MADRID • Zinedine Zidane stood for 29 minutes fielding questions on Monday, but all of them really came down to two: Why now? And, what next?
Santiago Solari had been sacked as coach of Real Madrid and, in his place, Zidane returned on a three-year deal, 284 days after he left the club with three straight Champions League trophies in tow.
On May 31 last year, sitting next to Real president Florentino Perez, the Frenchman had said the team would not keep winning with him in charge and "needed a change".
But they looked lost without him, first under sacked Spain coach Julen Lopetegui and then Solari, who watched on as Real's season went up in smoke in six days.
The Argentinian's exit was inevitable, but the idea any suitable replacement would take over for 11 LaLiga games, with nothing to preside over except the aftermath of a crisis, seemed fanciful.
Real's distress call was, however, too great for Zidane to resist.
"When the president called me, the first thing I thought was, 'Go'," said the World Cup winner.
Which begs the question: what has changed? Rest may have refreshed motivation, particularly for Zidane, who revealed he had "never been far away".
The 46-year-old has stayed in Madrid, attending a handful of matches, while three of his sons still play for the club.
For him, the move back might have been less of a leap than it seems from the outside.
Yet the greatest lure may be that the team have been failing. For the best coaches and players, there is always self-belief, a sense that no problem is too big to solve.
Zidane knew he would return with more authority than before, despite his previous exploits.
The suspicion then was that he was just a popular face to keep the ship steady while star players engineered their own success.
As two coaches came and went, his stock rose with every chance missed, every seat left empty and every point Barcelona gained.
"I returned because the president called me. I love him and I love this club," he said. "I left the club because I needed it, for me, though at the time the club did not.
"After eight months, I want to coach again. For now, we just have to focus on what's left of the season and then see what we can do for the next years.
"We will change things, for sure, for the years to come."
Although Zidane could have waited until the close season, the job might not have been available.
However, former Real president Ramon Calderon told Sky Sports that despite Jose Mourinho's eagerness to have another crack at the hot seat, the club's "dressing room leaders" were against his return.
The Spaniard added: "He left a lot of problems and he would have been another problem to the ones we already have if he had come."
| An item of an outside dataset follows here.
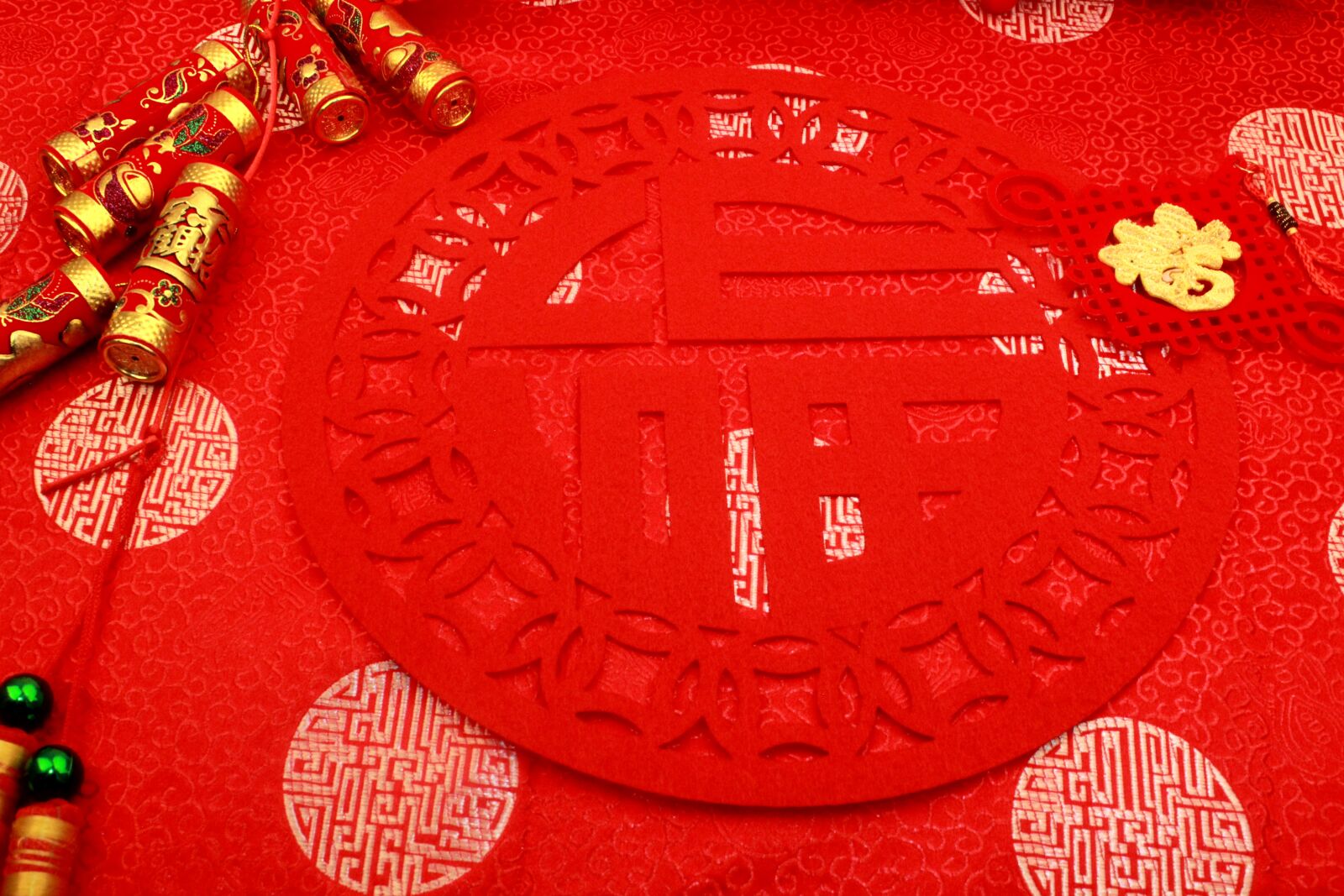 Canon EOS 550D (EOS Rebel T2i / EOS Kiss X4) sample photo. Firecracker, chinese new year photography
And those problems are aplenty despite Perez's boasts of a "new glorious era" after ushering in Zidane.
The latter will begin his new reign under no illusion even though Spanish daily AS has declared he will have "unprecedented power" at the Bernabeu, with full control over all aspects of the team.
Last term, Barcelona romped to the LaLiga title 17 points ahead of Real and the gap is already 12 with more than two months left.
With the Independent claiming Zidane has been given a £300 million (S$533 million) spending war chest and AS reporting he has been promised "three superstar signings", the challenge for him is to find the balance between reform and revolution.
Gareth Bale is understood to be less than enthused by his return, and that feeling is mutual, with Spanish football expert Guillem Balague telling BBC Sport Zidane "does not want to work with him", so a summer parting appears likely.
That could pave the way for Chelsea forward Eden Hazard, who by then will have one year left on his deal, with The Daily Telegraph saying yesterday that Real have already made an approach.
Paris Saint-Germain's strike duo of Neymar and Kylian Mbappe have also been touted, and Perez told reporters on Monday he "would like them both".
However, there will be no return for another prodigal son after the Spaniard nixed the idea of re-signing Juventus' Cristiano Ronaldo, who left Madrid for Italy last July after a nine-season spell, insisting he is "fine where he is".